One always writes from an absence, the choice of a language automatically signifying the postponement of another. What at first would seem an imposition – why does one have to choose – quickly turns into an advantage. The absence of what is postponed continues to work, obscurely, on the chosen language, suffusing it, even better, contaminating it, with an autrement dit that brings it unexpected eloquence. That alterity, or alteration, also disturbs the reading habits of the bilingual subject. . .
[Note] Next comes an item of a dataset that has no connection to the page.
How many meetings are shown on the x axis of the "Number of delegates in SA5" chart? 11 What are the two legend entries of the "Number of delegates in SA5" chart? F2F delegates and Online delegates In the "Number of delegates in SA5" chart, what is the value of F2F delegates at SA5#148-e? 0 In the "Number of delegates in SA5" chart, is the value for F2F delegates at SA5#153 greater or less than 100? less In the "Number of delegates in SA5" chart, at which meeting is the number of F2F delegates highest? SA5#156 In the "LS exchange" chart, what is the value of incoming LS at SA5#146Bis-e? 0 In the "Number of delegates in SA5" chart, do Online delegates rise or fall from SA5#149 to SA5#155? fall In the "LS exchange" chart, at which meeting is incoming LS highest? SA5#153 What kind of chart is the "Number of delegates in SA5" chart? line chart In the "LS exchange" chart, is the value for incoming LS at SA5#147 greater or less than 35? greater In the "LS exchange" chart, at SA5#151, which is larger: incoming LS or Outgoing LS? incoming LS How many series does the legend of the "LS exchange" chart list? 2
I wrote the word ‘alterity’ which brings to my mind the French for satisfying one’s thirst, désaltérer. The writing of a bilingual writer, I would venture, is of need always altered, never “disaltered”;’ always thirsty, always wanting, never satisfied. And it is also, in another sense, alterada, in the way I used to hear the Spanish term used by my mother, my aunts, when referring to somebody who was slightly off, who could not control her thoughts, her voice.” (p.74 ).
(Sylvia Molloy, “Bilingualism, Writing, and the feeling of not quite being there” in I. de Courtivron (ed.) Lives in Translation. Bilingual Writers on Identity and Creativity, pp.69-77 New York : Palgrave Macmillan).
2 Comments:
How very strange that such an inspiring post has no comment whatsoever - anyway thanks for really sheding a new light on a unually controversial subject, which just falls into place at long last :-)
I totally agree that this is an inspiring post! I love the way Claire Kramsch's mind works. Her work is an unfailing pedagogical guidepost for me in my career as a high school English teacher in Barranquilla, Colombia.